Aborder une situation plurilingue particulière conduit à s'interroger de plus près sur le concept de "représentation", une partie centrale dans la manière de penser et d'interpréter une réalité comme l'acceptation ou le rejet d'une langue.

 

Conceptualisée par plusieurs domaines au sein des sciences humaines (sciences du langage, sociologie, anthropologie...), la notion de représentation est définie comme "le fait d'évoquer à l'esprit un objet, ce dernier est représenté sous forme de symboles, de signes, d'images, de croyances, de valeurs, etc." (Encyclopédie philosophique universelle, 1990, p 2239-2241). Il est vrai que l'origine du concept remonte à loin mais on peut dire que la dénomination de "représentation sociale" est née avec la sociologie d'Emile Durkheim. Ainsi qu'entendons-nous par "représentation sociale" ou "représentation collective"?

 

La représentation sociale est définie comme une connaissance ou un savoir sur quelque chose (un objet, une personne, un événement). Dans un groupe social, la représentation collective d'un objet par exemple correspond à des opinions et des croyances relatives à cet objet même. La représentation permet de comprendre les individus et les groupes en analysant la façon dont ils se représentent eux-mêmes, les autres et le monde.

 

Les représentations sociales, selon Durkheim (1898), connaissent un regain d'intérêt dans plusieurs disciplines des sciences humaines. Il abandonne, de ce fait, cette notion de représentation collective en essayant de comprendre le rôle que joue la production intellectuelle des groupes sociaux dans la pratique sociale.

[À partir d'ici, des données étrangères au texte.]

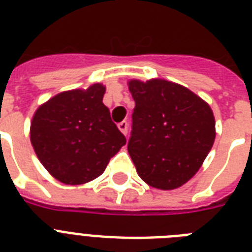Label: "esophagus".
<instances>
[{"instance_id": "obj_1", "label": "esophagus", "mask_w": 252, "mask_h": 252, "mask_svg": "<svg viewBox=\"0 0 252 252\" xmlns=\"http://www.w3.org/2000/svg\"><path fill=\"white\" fill-rule=\"evenodd\" d=\"M118 126H119V129L122 130V133L124 134V136H126V134H128V123L126 122L119 123Z\"/></svg>"}]
</instances>
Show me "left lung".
<instances>
[{"mask_svg": "<svg viewBox=\"0 0 252 252\" xmlns=\"http://www.w3.org/2000/svg\"><path fill=\"white\" fill-rule=\"evenodd\" d=\"M134 99L128 153L144 182L174 189L195 175L216 137L215 116L203 99L165 80L128 82Z\"/></svg>", "mask_w": 252, "mask_h": 252, "instance_id": "8db88e82", "label": "left lung"}]
</instances>
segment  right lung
<instances>
[{"instance_id":"right-lung-1","label":"right lung","mask_w":252,"mask_h":252,"mask_svg":"<svg viewBox=\"0 0 252 252\" xmlns=\"http://www.w3.org/2000/svg\"><path fill=\"white\" fill-rule=\"evenodd\" d=\"M106 87L55 95L40 106L31 122L30 137L39 161L65 184H84L98 178L126 145L124 134L103 104Z\"/></svg>"}]
</instances>
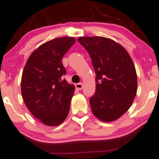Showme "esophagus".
Returning a JSON list of instances; mask_svg holds the SVG:
<instances>
[{
  "mask_svg": "<svg viewBox=\"0 0 159 159\" xmlns=\"http://www.w3.org/2000/svg\"><path fill=\"white\" fill-rule=\"evenodd\" d=\"M75 88L78 89V90H81V89H82V88H83L82 83L76 84H75Z\"/></svg>",
  "mask_w": 159,
  "mask_h": 159,
  "instance_id": "1",
  "label": "esophagus"
}]
</instances>
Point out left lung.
I'll return each instance as SVG.
<instances>
[{"mask_svg":"<svg viewBox=\"0 0 159 159\" xmlns=\"http://www.w3.org/2000/svg\"><path fill=\"white\" fill-rule=\"evenodd\" d=\"M96 73V91L90 98L93 114L104 122L116 121L133 103L137 76L131 57L113 40L103 37H81Z\"/></svg>","mask_w":159,"mask_h":159,"instance_id":"obj_1","label":"left lung"}]
</instances>
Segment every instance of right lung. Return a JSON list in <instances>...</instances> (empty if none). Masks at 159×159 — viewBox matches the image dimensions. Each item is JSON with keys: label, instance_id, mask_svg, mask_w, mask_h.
Instances as JSON below:
<instances>
[{"label": "right lung", "instance_id": "right-lung-1", "mask_svg": "<svg viewBox=\"0 0 159 159\" xmlns=\"http://www.w3.org/2000/svg\"><path fill=\"white\" fill-rule=\"evenodd\" d=\"M75 42L72 37L58 38L43 43L31 54L23 69L21 91L26 106L48 126L64 121L70 109L75 86L63 79L62 59Z\"/></svg>", "mask_w": 159, "mask_h": 159}]
</instances>
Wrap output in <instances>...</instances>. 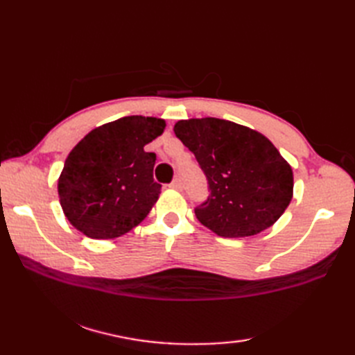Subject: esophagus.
Here are the masks:
<instances>
[{"instance_id": "esophagus-1", "label": "esophagus", "mask_w": 355, "mask_h": 355, "mask_svg": "<svg viewBox=\"0 0 355 355\" xmlns=\"http://www.w3.org/2000/svg\"><path fill=\"white\" fill-rule=\"evenodd\" d=\"M171 189H175V191H180L182 189V182H180V178H175L173 182L169 184Z\"/></svg>"}]
</instances>
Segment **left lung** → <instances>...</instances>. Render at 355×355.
Segmentation results:
<instances>
[{"mask_svg":"<svg viewBox=\"0 0 355 355\" xmlns=\"http://www.w3.org/2000/svg\"><path fill=\"white\" fill-rule=\"evenodd\" d=\"M173 132L205 172L209 197L198 221L223 238L258 235L293 198V171L266 135L230 120H180Z\"/></svg>","mask_w":355,"mask_h":355,"instance_id":"8db88e82","label":"left lung"}]
</instances>
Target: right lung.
<instances>
[{"label": "right lung", "instance_id": "right-lung-1", "mask_svg": "<svg viewBox=\"0 0 355 355\" xmlns=\"http://www.w3.org/2000/svg\"><path fill=\"white\" fill-rule=\"evenodd\" d=\"M164 126L163 119L128 116L96 128L71 149L58 193L79 232L112 239L145 220L162 189L153 177L157 155L145 146Z\"/></svg>", "mask_w": 355, "mask_h": 355}]
</instances>
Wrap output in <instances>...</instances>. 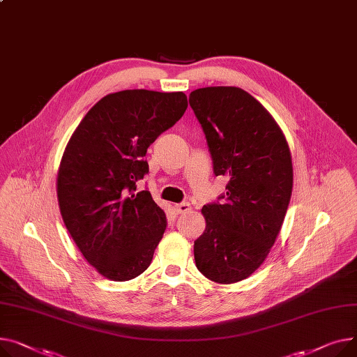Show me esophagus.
I'll use <instances>...</instances> for the list:
<instances>
[{
    "instance_id": "obj_1",
    "label": "esophagus",
    "mask_w": 357,
    "mask_h": 357,
    "mask_svg": "<svg viewBox=\"0 0 357 357\" xmlns=\"http://www.w3.org/2000/svg\"><path fill=\"white\" fill-rule=\"evenodd\" d=\"M174 208H175V211L178 213H186V212L191 211V204H189V202H181V204H176Z\"/></svg>"
}]
</instances>
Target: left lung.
Listing matches in <instances>:
<instances>
[{"instance_id":"1","label":"left lung","mask_w":357,"mask_h":357,"mask_svg":"<svg viewBox=\"0 0 357 357\" xmlns=\"http://www.w3.org/2000/svg\"><path fill=\"white\" fill-rule=\"evenodd\" d=\"M189 105L204 129L213 172L229 178L222 204L201 211L206 227L194 244L195 264L211 281L238 282L264 263L286 217L290 148L271 113L240 87L197 89Z\"/></svg>"}]
</instances>
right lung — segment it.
Returning a JSON list of instances; mask_svg holds the SVG:
<instances>
[{
    "label": "right lung",
    "mask_w": 357,
    "mask_h": 357,
    "mask_svg": "<svg viewBox=\"0 0 357 357\" xmlns=\"http://www.w3.org/2000/svg\"><path fill=\"white\" fill-rule=\"evenodd\" d=\"M186 107L182 91L110 93L67 142L56 183L61 218L87 263L107 280H132L151 264L166 217L149 191L135 194L136 181L149 172V145Z\"/></svg>",
    "instance_id": "add662e5"
}]
</instances>
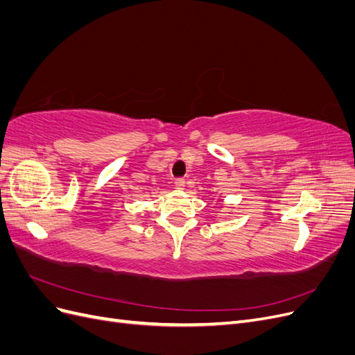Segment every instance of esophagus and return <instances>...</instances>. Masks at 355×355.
Masks as SVG:
<instances>
[{
    "instance_id": "obj_1",
    "label": "esophagus",
    "mask_w": 355,
    "mask_h": 355,
    "mask_svg": "<svg viewBox=\"0 0 355 355\" xmlns=\"http://www.w3.org/2000/svg\"><path fill=\"white\" fill-rule=\"evenodd\" d=\"M175 187L178 189H184L185 188V179L184 178H176L175 179Z\"/></svg>"
}]
</instances>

Pour Durkheim, la société est une réalité qui existe avec ses propres caractéristiques formant un tout, une entité originale qu'on ne retrouve pas sous une même forme dans l'ensemble de l'univers.

 

Dans l'optique de représentation sociale, Durkheim met l'accent sur cette idée de contrainte vécue par chaque individu au sein de son groupe : ce dernier, à partir des représentations (qui se matérialisent dans les institutions sociales au moyen de règles sociales, morales, juridiques) se voit contraint de suivre finalement une certaine manière de penser et d'agir.

 

D'autres chercheurs s'intéressent également à cette notion de représentation sociale en la présentant sous une approche qui valorise particulièrement l'activité cognitive du sujet. Nous avons à ce titre, Denis Jodelet qui dit : "Les représentations sociales sont des modalités de pensée pratique orientées vers la communication, la compréhension et la maîtrise de l'environnement social, matériel et idéel" (Jodelet, D, 1997, p 365). La représentation est donc un savoir socialement établi et partagé ayant pour objectif de construire une réalité commune à un groupe social.

 

Les représentations sont tellement présentes qu'elles orientent nos pratiques et régissent nos relations vis-à-vis des autres. Elles permettent finalement de construire sa propre identité, de se créer un rapport entre soi et et les autres et de concevoir des connaissances. Les représentations ne sont ni justes, ni fausses, ni figées d'ailleurs, dans la mesure où elles permettent aux groupes d'individus de s'auto-catégoriser ou de se faire une place en société.